**原文:**
════════════════════

今日は当社で実際に行ったカワサキ車の
空冷GPZ750の保証修理を紹介します。
当社で販売する車両には保証が部分的に
ついているものや、
車体全体についているものなど作業内容、
販売価格によっていろいろありますが、
今回の車両にはエンジンに1年の保証を
つけていたのです。
今回紹介する話ですが
昨年納品したGPZ750のヘッドガスケットの
前あたりからオイル漏れが発生したとのことです。
遠方にお住まいなのですぐに見せてと
言うわけにはいきません。
ヘッドカバーのあたりからは近年カワサキ車の
カムプラグ(4隅にあるゴム部品)の材質が
変わった関係でオイルにじみが発生しやすく
物自体を変更したり、組み方を工夫したりしていますが
車種によっては発生しやすいものがあります。
ただヘッドガスケット部分については、
創業から20年以上になりますが
保証期間中に漏れが発生したことがなく
保証期間を過ぎても漏れが発生したのは
20数年で3件のみです。
そのうち1件は増し締めで止まりました。
もう1件はオーナーさんの取り扱いの間違い
によるオイル漏れ発生。

════════════════════

**作業課題:**
**a.** 原文の「ヘッドカバーのあたりからは近年カワサキ車の」から「そのうち1件は増し締めで止まりました。」までを一字一句違えずに再掲してください。
**b.** 原文に出てくる、数字を含む期間の表現をすべて登場順に挙げてください。

データセットに収録された項目:
════════════════════

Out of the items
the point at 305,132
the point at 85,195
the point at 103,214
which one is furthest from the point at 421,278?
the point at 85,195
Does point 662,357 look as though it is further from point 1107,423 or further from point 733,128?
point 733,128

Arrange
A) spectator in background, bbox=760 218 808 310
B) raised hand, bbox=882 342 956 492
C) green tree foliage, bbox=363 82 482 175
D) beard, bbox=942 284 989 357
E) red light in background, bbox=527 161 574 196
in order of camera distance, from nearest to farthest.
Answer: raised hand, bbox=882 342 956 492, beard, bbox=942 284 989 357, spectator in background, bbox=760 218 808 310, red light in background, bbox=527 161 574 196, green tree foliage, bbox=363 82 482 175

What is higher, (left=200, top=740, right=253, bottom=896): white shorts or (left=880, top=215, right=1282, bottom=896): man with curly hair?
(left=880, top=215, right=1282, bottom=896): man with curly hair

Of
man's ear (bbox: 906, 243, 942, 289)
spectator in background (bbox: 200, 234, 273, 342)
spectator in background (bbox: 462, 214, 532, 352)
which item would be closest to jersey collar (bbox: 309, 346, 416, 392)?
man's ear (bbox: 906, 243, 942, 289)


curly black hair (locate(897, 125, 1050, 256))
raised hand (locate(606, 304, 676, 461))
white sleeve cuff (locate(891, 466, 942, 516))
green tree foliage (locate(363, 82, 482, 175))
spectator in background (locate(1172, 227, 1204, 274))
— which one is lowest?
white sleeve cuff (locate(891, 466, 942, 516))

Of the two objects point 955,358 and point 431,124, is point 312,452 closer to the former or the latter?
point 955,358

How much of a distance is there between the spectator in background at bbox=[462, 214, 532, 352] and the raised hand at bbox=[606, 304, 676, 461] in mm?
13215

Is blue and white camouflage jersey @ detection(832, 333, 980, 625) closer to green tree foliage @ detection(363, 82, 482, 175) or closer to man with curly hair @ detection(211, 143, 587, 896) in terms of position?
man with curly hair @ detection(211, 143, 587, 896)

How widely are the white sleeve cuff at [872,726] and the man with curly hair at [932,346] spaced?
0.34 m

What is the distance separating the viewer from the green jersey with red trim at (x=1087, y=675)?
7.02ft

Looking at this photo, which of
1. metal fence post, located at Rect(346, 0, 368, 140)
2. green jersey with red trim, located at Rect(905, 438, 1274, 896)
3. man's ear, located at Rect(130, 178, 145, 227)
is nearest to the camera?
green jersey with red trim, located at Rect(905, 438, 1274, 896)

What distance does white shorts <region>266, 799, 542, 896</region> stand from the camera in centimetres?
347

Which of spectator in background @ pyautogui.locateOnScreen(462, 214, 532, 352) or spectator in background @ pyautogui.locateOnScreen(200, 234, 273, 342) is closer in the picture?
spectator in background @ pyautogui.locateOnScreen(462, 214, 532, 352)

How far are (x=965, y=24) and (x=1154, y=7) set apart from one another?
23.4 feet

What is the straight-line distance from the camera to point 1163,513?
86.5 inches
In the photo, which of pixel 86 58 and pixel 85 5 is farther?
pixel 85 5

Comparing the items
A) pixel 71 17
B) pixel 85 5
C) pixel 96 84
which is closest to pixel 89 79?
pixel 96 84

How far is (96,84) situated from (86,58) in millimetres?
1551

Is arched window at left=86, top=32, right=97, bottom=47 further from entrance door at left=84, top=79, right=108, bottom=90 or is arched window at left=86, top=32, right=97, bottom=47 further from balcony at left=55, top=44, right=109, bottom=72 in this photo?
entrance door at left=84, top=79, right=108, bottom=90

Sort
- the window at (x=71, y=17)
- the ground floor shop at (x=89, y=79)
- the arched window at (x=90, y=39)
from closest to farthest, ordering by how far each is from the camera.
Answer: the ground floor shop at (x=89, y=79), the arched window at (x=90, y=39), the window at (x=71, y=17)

════════════════════

**解答:**
**a.**
ヘッドカバーのあたりからは近年カワサキ車の
カムプラグ(4隅にあるゴム部品)の材質が
変わった関係でオイルにじみが発生しやすく
物自体を変更したり、組み方を工夫したりしていますが
車種によっては発生しやすいものがあります。
ただヘッドガスケット部分については、
創業から20年以上になりますが
保証期間中に漏れが発生したことがなく
保証期間を過ぎても漏れが発生したのは
20数年で3件のみです。
そのうち1件は増し締めで止まりました。

**b.**
1年
20年以上
20数年